When I was born, I didn’t cry much. Apparently I was supposed to cook a couple weeks longer than I did, and though Mom went to the hospital a month before I arrived and had two steroid shots to pump up my lungs, they still took their time getting ripe. But Mom says that they are making up for lost time now. And I’ve got her number: apparently she read in some book that whenever I cry, she should wait two minutes before checking on me, just to make sure it’s not active sleep or fussiness, because I may just fall back asleep within those two minutes. Well, screw that. I can wait out her two-minute rule and then some. In fact, one of my favorite things to do these days is wait until she lies down for her nap, then push my paci out and release a scream. She waits; I continue. Then–and this is the fun part–as soon as she walks over to me, I shut my eyes and paste that angelic look on my face and fall right asleep.

She hates it. But I figure it’s my responsibility, this breaking of her need to control and plan everything. I mean, life is messier than that list she keeps, right? Especially with kids. Just doing my job here.

The nighttime is still going pretty well; I lay off the tricks then because hey, I need my sleep too. But occasionally, when I do sound the alarm to let her know it’s milk time, I’ll hear a big sigh from her and Dad’s bedroom. Then some brief conversation–he’ll say something I can’t hear (he’s a little quieter than she is) and she’ll respond with something like, “How can you be so sure he’s my baby?” Then she’ll come into my room and I can feel how she’s trying to calm herself down–but usually the only thing that works is  seeing my face. Her mood changes then, and in the 3 am darkness I can even see her smile. Then she’ll say something funny, like quote that show 30 Rock that she loves: “Cranston, why are you crying?” (I know she’s quoting something because my name isn’t Cranston, duh); she also likes that line from the movie Clue: “I had…to stop…his screaming!” By then she’s laughing, and I have to start crying again to get her to hurry up and change my diaper.

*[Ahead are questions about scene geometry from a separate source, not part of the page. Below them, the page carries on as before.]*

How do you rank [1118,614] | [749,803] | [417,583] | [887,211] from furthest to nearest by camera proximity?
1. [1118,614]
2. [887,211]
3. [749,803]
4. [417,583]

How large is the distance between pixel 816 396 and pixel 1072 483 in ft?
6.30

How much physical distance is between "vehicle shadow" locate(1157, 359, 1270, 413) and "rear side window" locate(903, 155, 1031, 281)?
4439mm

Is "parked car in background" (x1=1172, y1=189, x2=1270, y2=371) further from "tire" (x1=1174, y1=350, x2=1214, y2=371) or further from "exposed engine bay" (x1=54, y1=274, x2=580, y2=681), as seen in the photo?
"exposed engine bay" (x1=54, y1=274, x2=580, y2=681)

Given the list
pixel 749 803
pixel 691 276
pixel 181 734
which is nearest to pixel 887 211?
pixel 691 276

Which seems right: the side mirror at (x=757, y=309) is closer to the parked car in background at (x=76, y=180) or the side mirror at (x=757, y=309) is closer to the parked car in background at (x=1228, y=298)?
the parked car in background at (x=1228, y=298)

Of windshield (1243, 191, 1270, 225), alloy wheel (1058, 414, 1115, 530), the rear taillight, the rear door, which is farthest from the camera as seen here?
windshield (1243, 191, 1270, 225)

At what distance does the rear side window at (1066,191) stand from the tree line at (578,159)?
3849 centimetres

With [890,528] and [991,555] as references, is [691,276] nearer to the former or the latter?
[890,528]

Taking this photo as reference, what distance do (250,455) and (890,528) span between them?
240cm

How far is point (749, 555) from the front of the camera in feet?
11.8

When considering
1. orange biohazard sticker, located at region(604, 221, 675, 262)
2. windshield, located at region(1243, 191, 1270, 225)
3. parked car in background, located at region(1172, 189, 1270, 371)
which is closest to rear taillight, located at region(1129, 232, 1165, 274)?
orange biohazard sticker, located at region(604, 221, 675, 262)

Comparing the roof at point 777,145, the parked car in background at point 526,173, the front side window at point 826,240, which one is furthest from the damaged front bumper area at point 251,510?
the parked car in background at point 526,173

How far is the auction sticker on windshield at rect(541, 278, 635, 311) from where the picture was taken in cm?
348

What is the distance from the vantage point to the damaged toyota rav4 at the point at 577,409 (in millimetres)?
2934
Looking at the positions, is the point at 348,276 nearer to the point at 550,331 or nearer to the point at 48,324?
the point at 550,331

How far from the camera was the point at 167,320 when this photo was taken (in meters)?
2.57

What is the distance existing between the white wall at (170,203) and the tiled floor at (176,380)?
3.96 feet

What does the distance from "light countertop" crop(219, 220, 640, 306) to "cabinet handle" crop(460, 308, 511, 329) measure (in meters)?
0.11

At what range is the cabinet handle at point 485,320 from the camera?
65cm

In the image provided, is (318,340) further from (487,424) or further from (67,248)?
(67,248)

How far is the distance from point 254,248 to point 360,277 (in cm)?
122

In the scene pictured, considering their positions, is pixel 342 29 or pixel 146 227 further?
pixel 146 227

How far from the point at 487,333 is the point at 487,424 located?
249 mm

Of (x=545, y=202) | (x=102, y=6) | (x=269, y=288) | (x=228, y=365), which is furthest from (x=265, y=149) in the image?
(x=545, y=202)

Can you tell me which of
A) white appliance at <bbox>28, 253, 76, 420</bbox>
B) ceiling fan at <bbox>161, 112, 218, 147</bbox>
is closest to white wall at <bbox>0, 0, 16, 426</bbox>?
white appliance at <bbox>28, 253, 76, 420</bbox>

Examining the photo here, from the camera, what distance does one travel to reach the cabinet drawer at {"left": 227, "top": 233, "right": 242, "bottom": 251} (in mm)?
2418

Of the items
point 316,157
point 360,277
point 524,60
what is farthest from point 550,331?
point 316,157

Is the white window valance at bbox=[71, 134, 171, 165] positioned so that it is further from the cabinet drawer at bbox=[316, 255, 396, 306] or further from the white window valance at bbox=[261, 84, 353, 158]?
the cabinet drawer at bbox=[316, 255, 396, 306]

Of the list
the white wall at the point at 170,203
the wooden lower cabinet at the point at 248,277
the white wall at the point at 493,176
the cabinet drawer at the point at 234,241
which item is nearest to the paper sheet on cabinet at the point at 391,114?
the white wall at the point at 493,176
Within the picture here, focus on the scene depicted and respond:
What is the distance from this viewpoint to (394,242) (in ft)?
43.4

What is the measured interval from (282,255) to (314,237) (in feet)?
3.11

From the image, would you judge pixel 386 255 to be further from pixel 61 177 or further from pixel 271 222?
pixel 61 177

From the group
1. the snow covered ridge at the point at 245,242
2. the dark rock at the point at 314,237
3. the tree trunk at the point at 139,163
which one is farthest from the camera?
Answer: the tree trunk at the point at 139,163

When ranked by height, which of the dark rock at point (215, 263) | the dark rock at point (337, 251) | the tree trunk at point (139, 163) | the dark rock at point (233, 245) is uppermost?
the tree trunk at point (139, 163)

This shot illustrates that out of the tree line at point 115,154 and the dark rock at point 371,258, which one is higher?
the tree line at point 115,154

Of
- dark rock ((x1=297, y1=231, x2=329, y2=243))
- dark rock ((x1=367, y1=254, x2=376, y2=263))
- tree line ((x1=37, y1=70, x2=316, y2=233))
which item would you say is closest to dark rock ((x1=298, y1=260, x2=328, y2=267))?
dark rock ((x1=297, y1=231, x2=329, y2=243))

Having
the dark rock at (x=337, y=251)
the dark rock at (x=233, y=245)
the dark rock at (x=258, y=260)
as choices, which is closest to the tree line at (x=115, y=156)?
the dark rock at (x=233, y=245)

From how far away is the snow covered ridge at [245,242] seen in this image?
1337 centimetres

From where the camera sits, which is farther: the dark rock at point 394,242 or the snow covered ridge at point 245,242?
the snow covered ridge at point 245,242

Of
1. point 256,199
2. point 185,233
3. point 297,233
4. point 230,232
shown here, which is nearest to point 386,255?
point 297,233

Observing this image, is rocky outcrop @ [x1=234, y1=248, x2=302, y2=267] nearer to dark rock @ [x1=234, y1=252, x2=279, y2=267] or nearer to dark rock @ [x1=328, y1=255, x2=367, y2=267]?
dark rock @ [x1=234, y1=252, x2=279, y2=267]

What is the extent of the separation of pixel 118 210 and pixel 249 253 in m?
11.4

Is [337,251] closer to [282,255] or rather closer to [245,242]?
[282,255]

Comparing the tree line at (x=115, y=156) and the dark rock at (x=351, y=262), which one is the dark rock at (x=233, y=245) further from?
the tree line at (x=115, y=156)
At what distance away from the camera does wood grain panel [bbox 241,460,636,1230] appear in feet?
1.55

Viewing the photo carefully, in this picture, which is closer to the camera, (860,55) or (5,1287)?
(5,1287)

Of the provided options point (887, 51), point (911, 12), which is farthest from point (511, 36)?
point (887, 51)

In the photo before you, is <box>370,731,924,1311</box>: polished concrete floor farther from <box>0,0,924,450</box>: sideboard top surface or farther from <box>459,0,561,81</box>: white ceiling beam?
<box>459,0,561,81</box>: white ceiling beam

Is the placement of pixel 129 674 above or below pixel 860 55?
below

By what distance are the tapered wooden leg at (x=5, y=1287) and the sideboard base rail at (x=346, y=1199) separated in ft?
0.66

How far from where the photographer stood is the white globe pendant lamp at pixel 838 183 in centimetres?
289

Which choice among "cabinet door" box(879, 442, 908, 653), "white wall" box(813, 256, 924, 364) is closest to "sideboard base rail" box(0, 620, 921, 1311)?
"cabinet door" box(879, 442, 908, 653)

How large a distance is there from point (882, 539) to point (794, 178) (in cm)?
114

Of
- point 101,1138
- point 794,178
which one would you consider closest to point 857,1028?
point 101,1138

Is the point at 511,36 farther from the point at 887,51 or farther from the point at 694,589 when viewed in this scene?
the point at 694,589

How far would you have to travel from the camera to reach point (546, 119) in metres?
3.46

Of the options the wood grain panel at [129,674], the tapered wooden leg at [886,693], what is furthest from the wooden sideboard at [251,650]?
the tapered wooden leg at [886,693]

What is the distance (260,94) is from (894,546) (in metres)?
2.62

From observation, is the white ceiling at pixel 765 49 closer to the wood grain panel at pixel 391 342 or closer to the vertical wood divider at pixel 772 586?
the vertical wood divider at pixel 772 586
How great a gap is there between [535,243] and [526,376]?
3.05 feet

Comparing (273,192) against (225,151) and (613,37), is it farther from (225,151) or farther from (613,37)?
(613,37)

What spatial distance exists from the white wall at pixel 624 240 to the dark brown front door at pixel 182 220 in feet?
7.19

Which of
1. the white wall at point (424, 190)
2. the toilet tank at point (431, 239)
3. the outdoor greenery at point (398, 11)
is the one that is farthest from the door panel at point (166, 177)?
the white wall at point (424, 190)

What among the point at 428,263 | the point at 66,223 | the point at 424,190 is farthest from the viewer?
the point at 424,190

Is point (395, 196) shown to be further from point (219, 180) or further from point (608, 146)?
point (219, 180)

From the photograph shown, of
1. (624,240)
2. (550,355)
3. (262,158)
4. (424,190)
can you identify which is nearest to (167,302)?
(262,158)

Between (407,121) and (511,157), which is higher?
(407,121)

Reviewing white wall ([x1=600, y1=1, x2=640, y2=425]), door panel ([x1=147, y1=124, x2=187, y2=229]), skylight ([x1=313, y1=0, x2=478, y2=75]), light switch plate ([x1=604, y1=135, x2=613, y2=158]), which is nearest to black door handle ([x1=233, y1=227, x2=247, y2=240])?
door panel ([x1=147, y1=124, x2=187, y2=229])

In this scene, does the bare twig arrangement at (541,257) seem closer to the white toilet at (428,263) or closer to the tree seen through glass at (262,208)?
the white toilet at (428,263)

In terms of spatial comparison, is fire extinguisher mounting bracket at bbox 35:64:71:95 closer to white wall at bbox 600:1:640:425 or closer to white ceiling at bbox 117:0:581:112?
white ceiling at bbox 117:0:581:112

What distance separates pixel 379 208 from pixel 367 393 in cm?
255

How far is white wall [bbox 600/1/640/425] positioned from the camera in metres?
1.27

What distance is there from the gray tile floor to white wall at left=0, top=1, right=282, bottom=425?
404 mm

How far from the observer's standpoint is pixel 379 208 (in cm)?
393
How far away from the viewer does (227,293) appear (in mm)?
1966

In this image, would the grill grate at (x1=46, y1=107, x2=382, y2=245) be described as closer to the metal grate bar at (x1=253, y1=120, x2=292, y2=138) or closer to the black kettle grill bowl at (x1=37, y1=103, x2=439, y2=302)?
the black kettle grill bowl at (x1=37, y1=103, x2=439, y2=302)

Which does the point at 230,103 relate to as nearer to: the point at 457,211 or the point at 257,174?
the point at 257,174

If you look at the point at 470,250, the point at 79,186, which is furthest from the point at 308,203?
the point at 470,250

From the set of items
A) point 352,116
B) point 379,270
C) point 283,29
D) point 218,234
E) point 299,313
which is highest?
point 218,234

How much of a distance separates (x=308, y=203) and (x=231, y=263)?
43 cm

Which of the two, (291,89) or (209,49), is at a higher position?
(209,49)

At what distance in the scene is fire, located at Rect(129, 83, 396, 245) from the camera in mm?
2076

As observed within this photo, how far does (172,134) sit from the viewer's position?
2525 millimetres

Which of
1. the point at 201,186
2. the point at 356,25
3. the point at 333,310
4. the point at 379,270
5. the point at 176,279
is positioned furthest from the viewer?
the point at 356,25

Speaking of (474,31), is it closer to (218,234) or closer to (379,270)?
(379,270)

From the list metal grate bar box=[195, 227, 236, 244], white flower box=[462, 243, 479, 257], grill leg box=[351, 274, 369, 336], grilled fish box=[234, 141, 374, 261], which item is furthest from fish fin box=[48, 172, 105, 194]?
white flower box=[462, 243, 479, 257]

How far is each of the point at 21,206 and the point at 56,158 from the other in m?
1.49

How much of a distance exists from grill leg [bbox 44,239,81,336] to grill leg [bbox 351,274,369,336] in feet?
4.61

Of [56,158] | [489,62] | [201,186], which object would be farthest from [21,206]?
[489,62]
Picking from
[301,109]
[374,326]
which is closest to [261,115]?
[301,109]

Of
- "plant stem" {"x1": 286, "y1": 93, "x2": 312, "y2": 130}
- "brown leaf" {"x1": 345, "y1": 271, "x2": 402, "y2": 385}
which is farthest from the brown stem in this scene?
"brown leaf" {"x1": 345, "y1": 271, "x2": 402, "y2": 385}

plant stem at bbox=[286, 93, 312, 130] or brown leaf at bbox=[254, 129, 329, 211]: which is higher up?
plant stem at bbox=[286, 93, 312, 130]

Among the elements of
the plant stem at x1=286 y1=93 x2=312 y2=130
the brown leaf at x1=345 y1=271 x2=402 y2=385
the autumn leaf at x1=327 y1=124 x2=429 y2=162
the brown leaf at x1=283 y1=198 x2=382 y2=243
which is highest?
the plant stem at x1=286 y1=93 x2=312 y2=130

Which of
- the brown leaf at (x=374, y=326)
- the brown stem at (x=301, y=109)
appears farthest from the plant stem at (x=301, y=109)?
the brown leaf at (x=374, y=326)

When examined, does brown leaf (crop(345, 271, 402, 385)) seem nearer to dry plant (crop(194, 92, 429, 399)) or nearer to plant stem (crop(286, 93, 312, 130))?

She actually talks to me a lot. I wonder if before I came along, she just talked to herself instead? Anyway, we went to Target the other day, and she finally figured out that I don’t like sitting still anymore in my stroller, so she kept things moving, providing narration the whole way: “Boy, you so crazy! Ooh, we could use a waffle maker, don’t you think? Little dude, if you’re going to cry, then you’re going to have to give a reason for it–use your words. Sorry for bumping into that.” (She bumps into everything. When is she going to figure that stroller/walking thing out?)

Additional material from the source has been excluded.